Evolutionarily conserved role of Telomerase reverse transcriptase (TERT) in programming the microenvironment via regulation of cGAS/STING pathway

Telomerase holoenzyme plays a critical role in maintaining telomere length, and thus in regulating inflammation caused by telomeric DNA damage. However, beyond its role in telomere maintenance, the molecular function of telomerase in directly regulating inflammation remains unclear. Here, we show that the reverse transcriptase component of telomerase, TERT, has a cell-type-specific role in directly regulating inflammation via the cytoplasmic cGAS-STING nucleic acid-sensing pathway. Analyses of murine and zebrafish models of gut inflammation and human colitis/Crohn's patients document that this function of TERT is evolutionarily conserved.
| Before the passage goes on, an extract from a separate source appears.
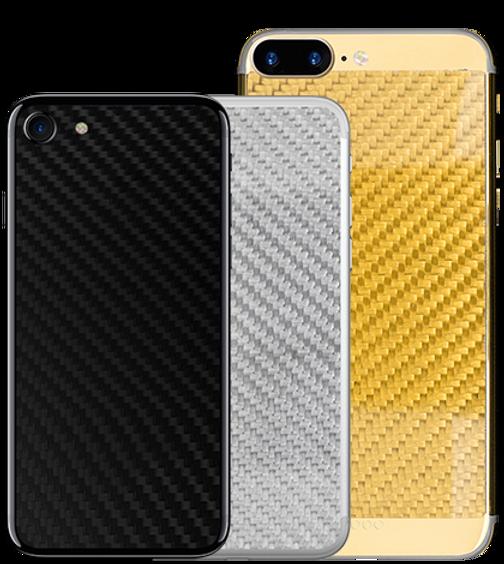 iPhone 8 carbon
Using our novel knock-in TERTVAA mouse model where reverse-transcriptase-inactive TERT is driven by its endogenous loci, and molecular, pharmacological and single-cell approaches we identify the myeloid subpopulation, termed T-MAC, wherein TERT enhances STING activation and initiates type-1 interferon responses independent of reverse transcriptase activity or telomere length. We highlight a hitherto unappreciated role of TERT in directly regulating inflammation and provide a therapeutic rationale for targeting TERT beyond cancers. Overall design: To understand the canonical and non-canonical role of TERT in programming the microenvironment, we have generated an enzymatically inactive TERT mouse model (TERT-VAA). Additionally, we utilized TERT WT and TERT KO mouse models. We employed an experimental colitis model using Dextran Sulfate Sodium (DSS). Mice were treated with 3% DSS for 4 days, followed by 4 days of normal water. Colon tissues were harvested on day 8. RNA was isolated by Trizol and column purification. Bulk RNA Sequencing was performed for DSS untreated and treated mice of TERT WT, TERT VAA and TERT KO. The library was prepared using the Illumina Truseq Total RNA sequencing kit according to the manufacturer's guidelines. Paired-end sequencing was performed using Illumina Nextseq 2x76bp.